[Start of section]

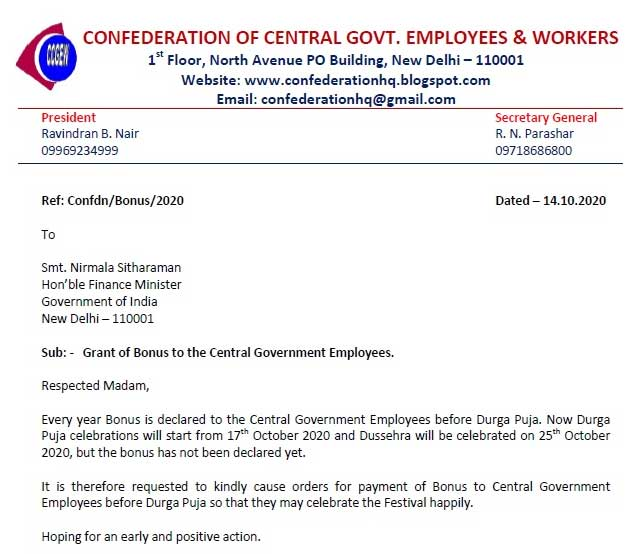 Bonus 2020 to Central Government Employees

[End of section]
[Start of section]

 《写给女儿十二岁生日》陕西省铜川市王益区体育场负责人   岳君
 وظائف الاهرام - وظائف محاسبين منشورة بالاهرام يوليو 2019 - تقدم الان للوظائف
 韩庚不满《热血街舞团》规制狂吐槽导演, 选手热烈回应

[End of section]
[Start of section]

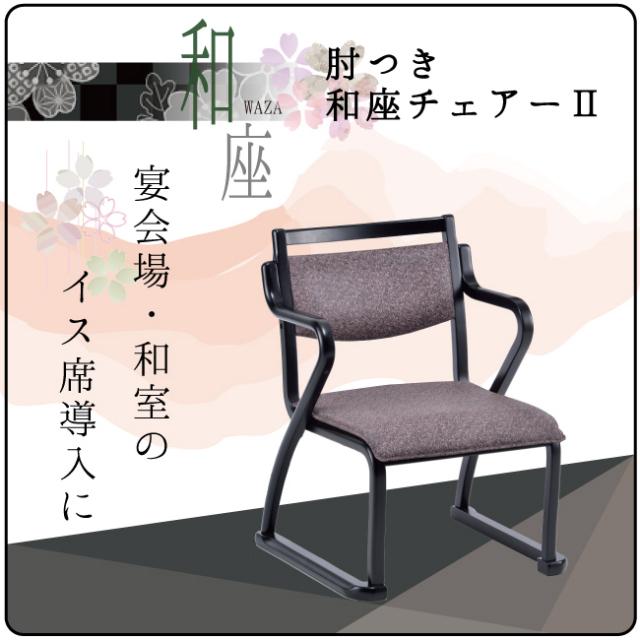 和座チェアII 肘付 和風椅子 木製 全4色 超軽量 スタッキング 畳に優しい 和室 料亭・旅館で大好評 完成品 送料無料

[End of section]

**Work order**:
Starting at the line above that contains "وظائف الاهرام - وظائف", write out each line exactly until the line that contains "韩庚不满《热血街舞团》规制狂吐槽导演, 选手热烈回应" has been written, and stop there.

**Answer to this exercise**:
 وظائف الاهرام - وظائف محاسبين منشورة بالاهرام يوليو 2019 - تقدم الان للوظائف
 韩庚不满《热血街舞团》规制狂吐槽导演, 选手热烈回应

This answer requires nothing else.